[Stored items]
Content starts

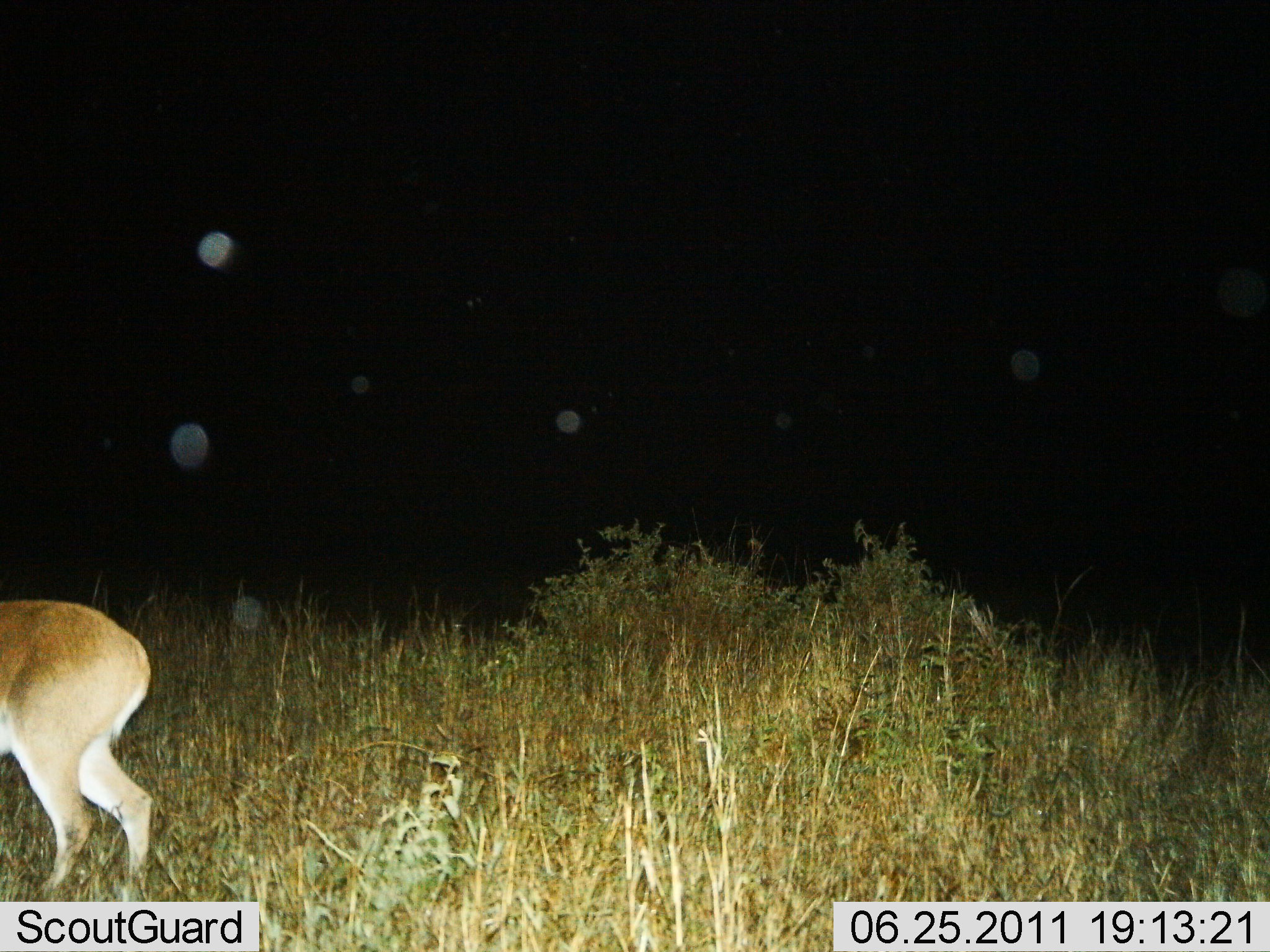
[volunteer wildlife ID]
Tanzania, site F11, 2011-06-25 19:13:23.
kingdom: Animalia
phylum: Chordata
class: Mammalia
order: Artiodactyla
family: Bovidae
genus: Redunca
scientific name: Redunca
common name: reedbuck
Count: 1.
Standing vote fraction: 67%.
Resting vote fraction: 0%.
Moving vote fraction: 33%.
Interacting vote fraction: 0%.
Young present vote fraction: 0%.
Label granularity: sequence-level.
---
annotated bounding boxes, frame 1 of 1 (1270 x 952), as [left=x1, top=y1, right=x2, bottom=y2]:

Content ends

Write out each record exactly as shown, but not its pictures.

[volunteer wildlife ID]
Tanzania, site F11, 2011-06-25 19:13:23.
kingdom: Animalia
phylum: Chordata
class: Mammalia
order: Artiodactyla
family: Bovidae
genus: Redunca
scientific name: Redunca
common name: reedbuck
Count: 1.
Standing vote fraction: 67%.
Resting vote fraction: 0%.
Moving vote fraction: 33%.
Interacting vote fraction: 0%.
Young present vote fraction: 0%.
Label granularity: sequence-level.
---
annotated bounding boxes, frame 1 of 1 (1270 x 952), as [left=x1, top=y1, right=x2, bottom=y2]:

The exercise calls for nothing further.